Make the output of downstream modules Minerva-story ready

ciszew commented 11 months ago

Hello I was wondering if it would be possible to obtain short documentation on how to generate and use different MCMICRO output files in Minerva Author (and possibly Minerva analysis) . For example it is unclear to me how to generate files that could be used for data visualization (as described here: https://github.com/labsyspharm/minerva-story/wiki/How-to-make-a-Minerva-Story%3F#44-import-data-visualizations) Or how to generate additional mask files as described here https://github.com/labsyspharm/minerva-story/wiki/How-to-make-a-Minerva-Story%3F#45-import-cell-segmentation-masks can all this be done in MCMICRO directly?
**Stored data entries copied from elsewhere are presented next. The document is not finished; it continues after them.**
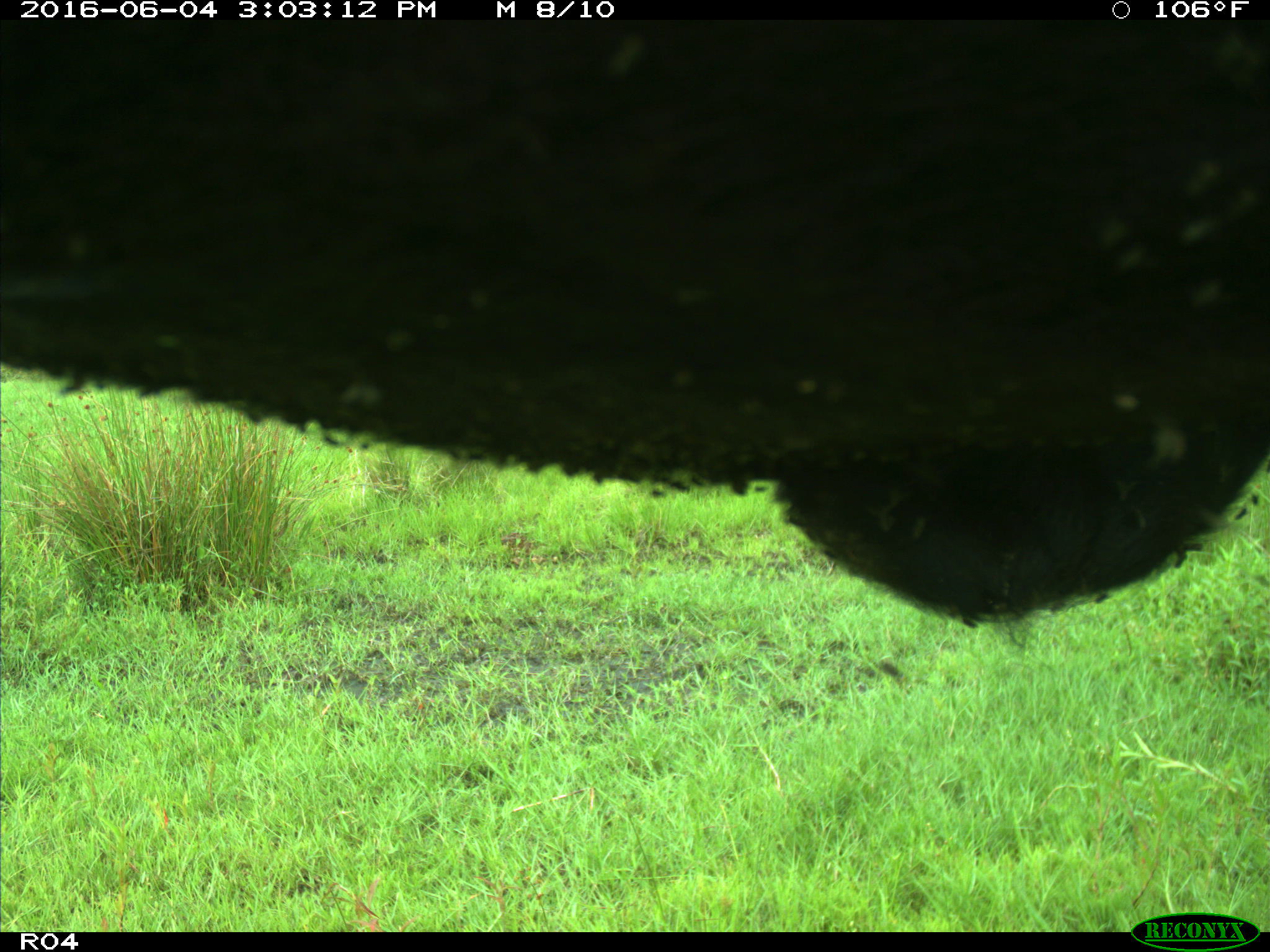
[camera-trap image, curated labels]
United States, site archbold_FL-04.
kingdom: Animalia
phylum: Chordata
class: Mammalia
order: Artiodactyla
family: Bovidae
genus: Bos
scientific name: Bos taurus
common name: domestic cow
ArtemSokolov commented 11 months ago

Hi @ciszew,

MCMICRO uses a variant of Minerva called Auto-Minerva, which generates a basic view of the stitched and registered image. You can turn this feature on by adding viz: true to the workflow section of your params.yml:

workflow:
  viz: true

This will generate a viz/ subdirectory, and you can view the resulting Auto-Minerva visualization by opening index.html in that subdirectory.
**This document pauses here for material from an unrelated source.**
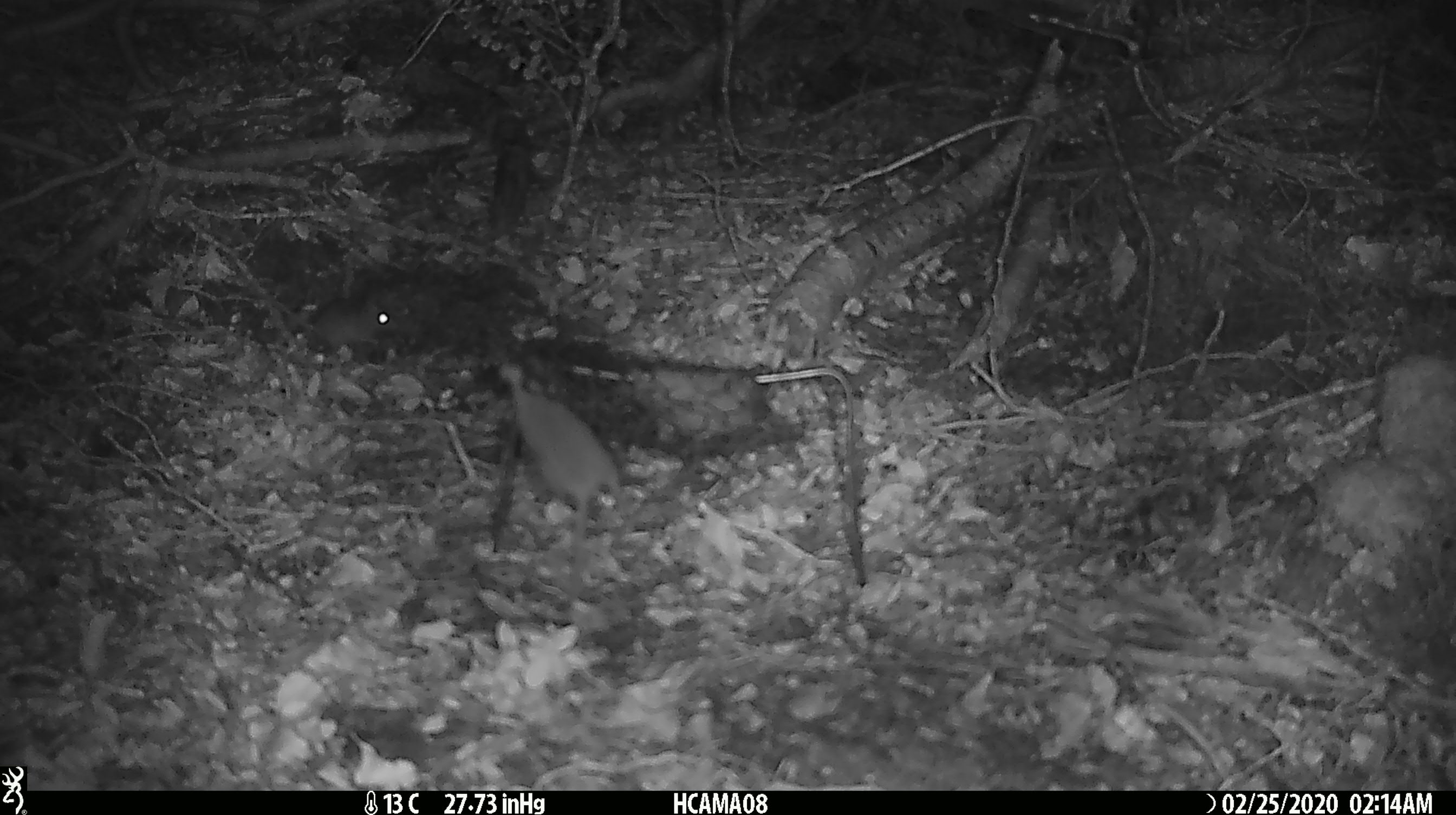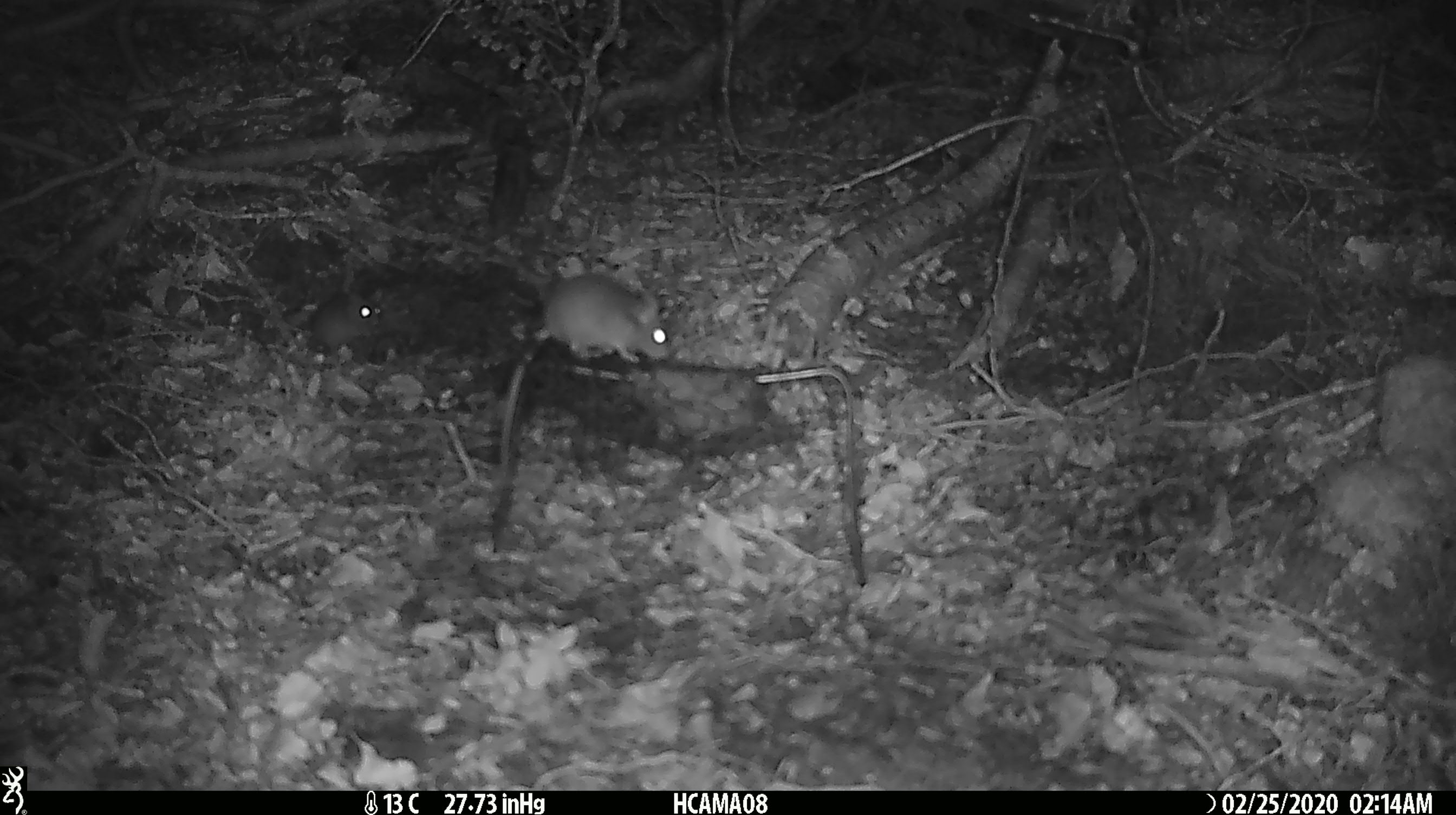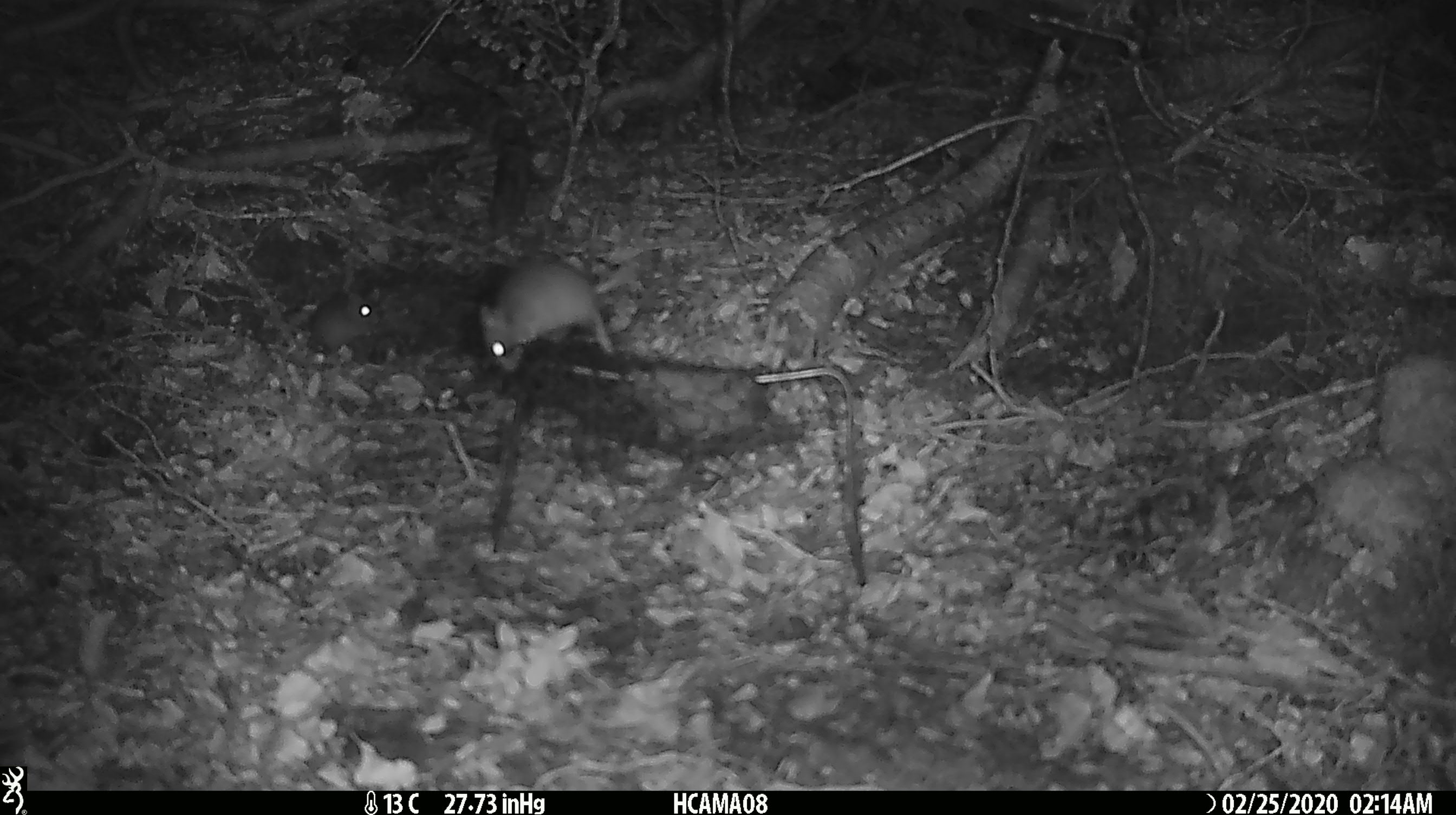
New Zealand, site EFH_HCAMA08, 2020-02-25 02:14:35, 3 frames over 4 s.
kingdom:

As mentioned above, this will only show the stitched and registered image. To introduce additional manual annotations, you will need to run Minerva Story software directly (https://github.com/labsyspharm/minerva-story). You should be able to just import the segmentation masks generated by MCMICRO inside Minerva Story. There are also some modules that can generate cell state clustering from single-cell features. They are relatively quick to run, so you can try all of them by adding:

workflow:
  stop-at: downstream
  downstream: [naivestates, scimap, fastpg, scanpy, flowsom]

ciszew commented 11 months ago

Hello Thank you so much for getting back to me and for making this pipeline avaiable to the community, it is a fantastic tool. I have been using auto generated minerva visualization within MCMICR, its is great and fast option to have a quick look at the data but i find full fledged minerva suit much more powerful and flexible in creating visually guided analysis/presentations and would like to explore its full capabilities. Specifically i was wondering if its possible and how to create "Mask (cellID, State).csv file using mcmicro (screenshot attached), without Mask.csv file only all_cells are avaiable as a mask. minerva mask input

I have also tried couple mcmicro runs with downstream modules: [naivestates, scimap, flowsom] but im not sure i fully understand how this modules work (specifically scimap) when launch within mcmicro, what type of different parameters are avaiable for fine tuning and setting options for this modules when run within mcmicro and more specifically if there is a possibility of configuring nextflow params file so the output integrates better with Minerva story/author (and possibly Minerva analysis, somrthing im just starting to explor) thus my request for documentation in my initial post.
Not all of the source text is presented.